The Guarantors hereby expressly waive diligence, presentment, demand of payment, protest and, to the extent permitted by Law, all notices whatsoever, and any requirement that any Secured Party exhaust any right, power or remedy or proceed against any Borrower under this Agreement or the Notes, if any, or any other agreement or instrument referred to herein or therein, or against any other person under any other guarantee of, or security for, any of the Guaranteed Obligations. The Guarantors waive, to the extent permitted by Law, any and all notice of the creation, renewal, extension, waiver, termination or accrual of any of the Guaranteed Obligations and notice of or proof of reliance by any Secured Party upon this Guaranty or acceptance of this Guaranty, and the Guaranteed Obligations, and any of them, shall conclusively be deemed to have been created, contracted or incurred in reliance upon this Guaranty, and all dealings between the Borrowers and the Secured Parties shall likewise be conclusively presumed to have been had or consummated in reliance upon this Guaranty. This Guaranty shall be construed as a continuing, absolute, irrevocable and unconditional guarantee of payment without regard to any right of offset with respect to the Guaranteed Obligations at any time or from time to time held by Secured Parties, and the obligations and liabilities of the Guarantors hereunder shall not be conditioned or contingent upon the pursuit by the Secured Parties or any other person at any time of any right or remedy against any Borrower or against any other person which may be or become liable in respect of all or any part of the Guaranteed Obligations or against any collateral security or guarantee therefor or right of offset with respect thereto. This Guaranty shall remain in full force and effect and be binding in accordance with and to the extent of its terms upon the Guarantors and the successors and assigns thereof, and shall inure to the benefit of the Lenders, and their respective successors and assigns, notwithstanding that from time to time during the term of this Agreement there may be no Guaranteed Obligations outstanding.
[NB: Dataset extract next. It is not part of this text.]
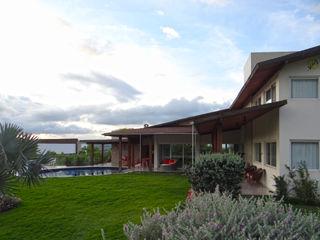Arquitetura Sônia Beltrão & associados Landhaus Holz Weiß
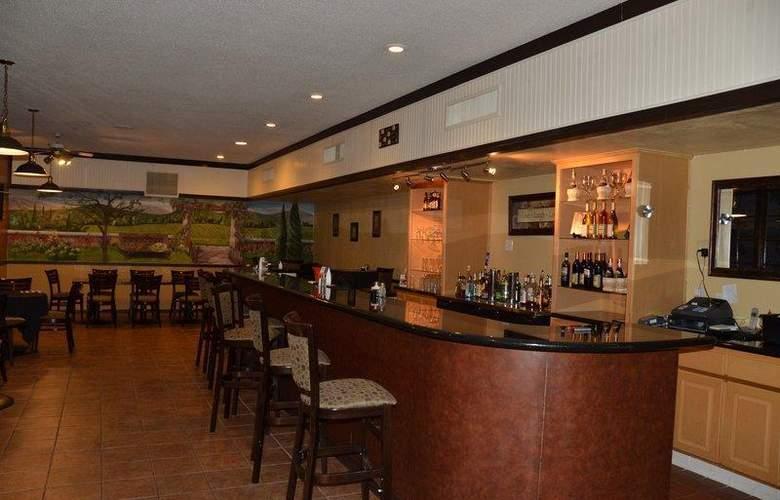 Best Western Hill House - Bar - 55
Section 11.03. Reinstatement. The obligations of the Guarantors under this Article 11 shall be automatically reinstated if and to the extent that for any reason any payment by or on behalf of the Parent Borrower or other Loan Party in respect of the Guaranteed Obligations is rescinded or must be otherwise restored by any holder of any of the Guaranteed Obligations, whether as a result of any proceedings in insolvency, bankruptcy or reorganization or otherwise.
Section 11.04. Subrogation; Subordination. Each Guarantor hereby agrees that until the payment and satisfaction in full in cash of all Guaranteed Obligations (other than (x) obligations under Secured Hedge Agreements and Treasury Services Agreements and (y) contingent indemnification obligations not yet accrued and payable) and the expiration or termination of the Commitments of the Lenders under this Agreement, it shall waive any claim and shall not exercise any right or remedy, direct or indirect, arising by reason of any performance by it of its guarantee in Section 11.01, whether by subrogation or otherwise, against any Borrower or any other Guarantor of any of the Guaranteed Obligations or any security for any of the Guaranteed Obligations. Any Indebtedness of any Loan Party permitted pursuant to Section 7.03(d) shall be subordinated to such Loan Party’s Obligations in the manner set forth in the Intercompany Note evidencing such Indebtedness.
Section 11.05. Remedies. The Guarantors jointly and severally agree that, as between the Guarantors and the Lenders, the obligations of the Borrowers under this Agreement and the Notes, if any, may be declared to be forthwith due and payable as provided in Section 8.02 (and shall be deemed to have become automatically due and payable in the circumstances provided in Section 8.02) for purposes of Section 11.01, notwithstanding any stay, injunction or other prohibition preventing such declaration (or such obligations from becoming automatically due and payable) as against the Borrowers and that, in the event of such declaration (or such obligations being deemed to have become automatically due and payable), such obligations (whether or not due and payable by the Borrowers) shall forthwith become due and payable by the Guarantors for purposes of Section 11.01.
Section 11.06. Instrument for the Payment of Money. Each Guarantor hereby acknowledges that the guarantee in this Article 11 constitutes an instrument for the payment of money, and consents and agrees that any Lender or Agent, at its sole option, in the event of a dispute by such Guarantor in the payment of any moneys due hereunder, shall have the right to bring a motion-action under New York CPLR Section 3213.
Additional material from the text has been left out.